Aufgabe A:
Schreib aus der Liste weiter unten die Zeilen von der Zeile mit „In terms of“ bis zum Ende der Liste unverändert ab, beide Grenzen eingeschlossen. Lass dabei die Bilder weg.
-------------------------
Das vielleicht stimmungsvollste Spiel bei dieser WM bringt zwei Verlierer hervor

Das Spiel taugte erst einmal dazu, eine zumindest in Deutschland weit verbreitete Befürchtung zu widerlegen: Dass bei dieser WM keine Stimmung herrschen würde. Das ist falsch. Die Atmosphäre beim Finale der Gruppe C war unglaublich, im Finalstadion in Lusail, das 80 000 Plätze fast, saßen geschätzte 50 000 Saudis und 30 000 Mexikaner, es könnte aber auch anders gewesen sein, beide Fans tragen grüne Trikots im dunklen Ton, das macht eine Unterscheidung schwierig.

Aber die Wege aus Saudi-Arabien sind kürzer, drei Auto-Stunden aus Hofuf bei der Al-Hasa-Oase, viereinhalb aus der Hafenstadt Dammam - das nimmt man auf sich, wenn die eigene Mannschaft Fußball-Geschichte schreiben kann. Schon die saudische Hymne war aus den Lautsprechern kaum zu hören, weil sie von den Rängen donnernd mitgesungen wurde. Und als ein paar saudische Fans versuchten, die mexikanische Hymne auszupfeifen, war das erfolglos, weil auch zahlenmäßig unterlegene Mexikaner lauter singen, als andere pfeifen können. Und weil das hier ein K.-o.-Spiel war, wurde vor dem Anpfiff gebetet - Orbelin Pineda sank jedenfalls auf die Knie und rief höhere Mächte an.
-------------------------
Aufgabe B:
Entnimm dem Text über das WM-Spiel wörtlich die Stelle zwischen „Das vielleicht stimmungsvollste“ und „macht eine Unterscheidung schwierig.“, beide eingeschlossen.

[Gespeicherte Einträge]
-------------------------
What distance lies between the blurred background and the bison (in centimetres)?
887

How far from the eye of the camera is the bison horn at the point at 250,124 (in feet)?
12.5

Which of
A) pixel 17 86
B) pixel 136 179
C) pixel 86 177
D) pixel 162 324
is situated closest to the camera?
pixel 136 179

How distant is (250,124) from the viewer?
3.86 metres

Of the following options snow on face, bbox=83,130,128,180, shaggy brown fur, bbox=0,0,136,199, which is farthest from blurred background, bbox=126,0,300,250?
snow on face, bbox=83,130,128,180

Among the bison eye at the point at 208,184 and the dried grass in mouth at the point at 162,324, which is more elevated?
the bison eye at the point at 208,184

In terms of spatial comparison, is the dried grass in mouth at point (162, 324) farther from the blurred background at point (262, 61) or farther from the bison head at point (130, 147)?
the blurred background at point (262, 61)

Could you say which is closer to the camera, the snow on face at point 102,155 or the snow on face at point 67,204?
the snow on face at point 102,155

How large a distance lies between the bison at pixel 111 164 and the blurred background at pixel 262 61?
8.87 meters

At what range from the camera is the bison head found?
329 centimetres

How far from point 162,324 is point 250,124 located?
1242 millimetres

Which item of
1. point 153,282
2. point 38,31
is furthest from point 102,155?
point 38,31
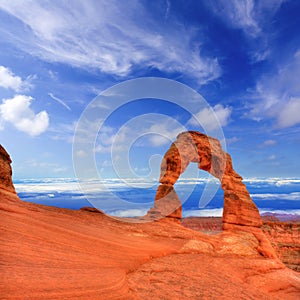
-------------------------
Lösung A:
In terms of spatial comparison, is the dried grass in mouth at point (162, 324) farther from the blurred background at point (262, 61) or farther from the bison head at point (130, 147)?
the blurred background at point (262, 61)

Could you say which is closer to the camera, the snow on face at point 102,155 or the snow on face at point 67,204?
the snow on face at point 102,155

How large a distance lies between the bison at pixel 111 164 and the blurred background at pixel 262 61?
8.87 meters

At what range from the camera is the bison head found?
329 centimetres

How far from point 162,324 is point 250,124 located?
1242 millimetres

Which item of
1. point 153,282
2. point 38,31
is furthest from point 102,155?
point 38,31

Lösung B:
Das vielleicht stimmungsvollste Spiel bei dieser WM bringt zwei Verlierer hervor

Das Spiel taugte erst einmal dazu, eine zumindest in Deutschland weit verbreitete Befürchtung zu widerlegen: Dass bei dieser WM keine Stimmung herrschen würde. Das ist falsch. Die Atmosphäre beim Finale der Gruppe C war unglaublich, im Finalstadion in Lusail, das 80 000 Plätze fast, saßen geschätzte 50 000 Saudis und 30 000 Mexikaner, es könnte aber auch anders gewesen sein, beide Fans tragen grüne Trikots im dunklen Ton, das macht eine Unterscheidung schwierig.